Exercise directions:
Find each row below that contains the string "panel" and copy those rows in full. The match is case-sensitive.

Data for this exercise:
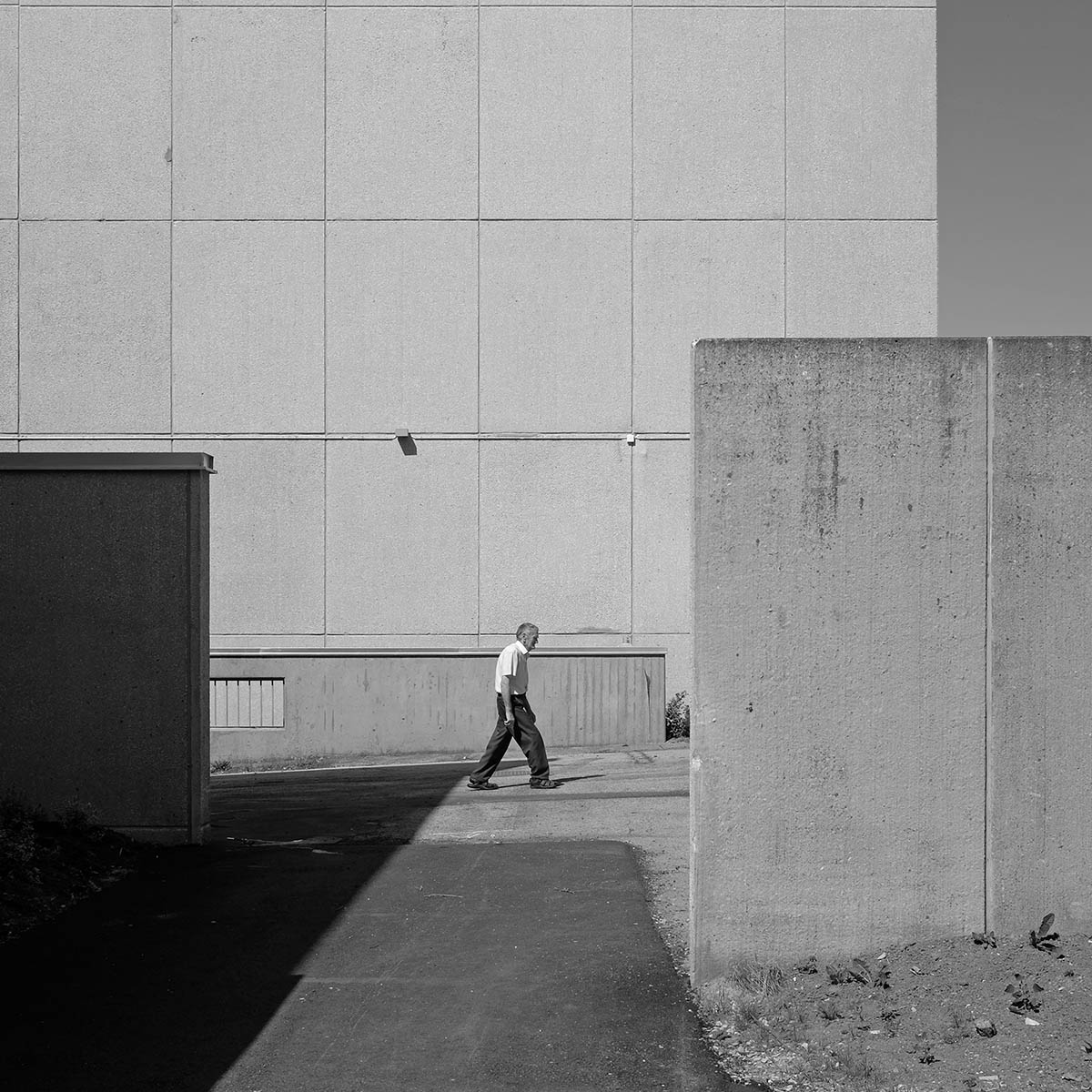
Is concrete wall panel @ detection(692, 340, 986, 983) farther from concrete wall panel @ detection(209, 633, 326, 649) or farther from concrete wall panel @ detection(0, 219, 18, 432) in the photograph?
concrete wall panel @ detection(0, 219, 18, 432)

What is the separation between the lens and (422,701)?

==

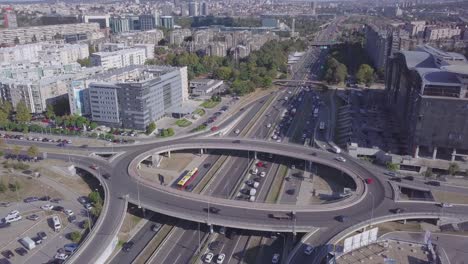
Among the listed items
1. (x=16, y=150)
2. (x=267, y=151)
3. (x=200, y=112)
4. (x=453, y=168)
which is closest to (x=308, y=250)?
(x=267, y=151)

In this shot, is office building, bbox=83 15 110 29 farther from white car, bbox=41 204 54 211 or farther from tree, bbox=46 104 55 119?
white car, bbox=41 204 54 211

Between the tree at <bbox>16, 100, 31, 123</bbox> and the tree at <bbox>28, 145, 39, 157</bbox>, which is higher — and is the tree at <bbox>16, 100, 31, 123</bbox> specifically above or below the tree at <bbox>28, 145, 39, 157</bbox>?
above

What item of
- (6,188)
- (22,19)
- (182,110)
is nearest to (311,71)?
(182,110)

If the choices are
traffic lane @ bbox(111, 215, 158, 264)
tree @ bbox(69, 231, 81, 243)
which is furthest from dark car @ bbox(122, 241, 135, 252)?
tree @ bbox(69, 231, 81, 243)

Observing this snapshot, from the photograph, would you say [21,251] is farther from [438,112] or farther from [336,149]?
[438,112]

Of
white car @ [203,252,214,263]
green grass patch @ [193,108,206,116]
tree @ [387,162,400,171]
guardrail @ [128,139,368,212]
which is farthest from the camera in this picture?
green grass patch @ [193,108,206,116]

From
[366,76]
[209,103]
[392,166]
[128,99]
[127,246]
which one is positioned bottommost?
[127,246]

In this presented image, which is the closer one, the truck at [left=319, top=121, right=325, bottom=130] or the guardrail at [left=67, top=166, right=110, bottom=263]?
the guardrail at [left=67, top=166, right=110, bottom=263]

Response to the task:
Is concrete wall panel @ detection(692, 340, 986, 983) farther from concrete wall panel @ detection(209, 633, 326, 649) or farther from concrete wall panel @ detection(0, 219, 18, 432) in the photograph?
concrete wall panel @ detection(0, 219, 18, 432)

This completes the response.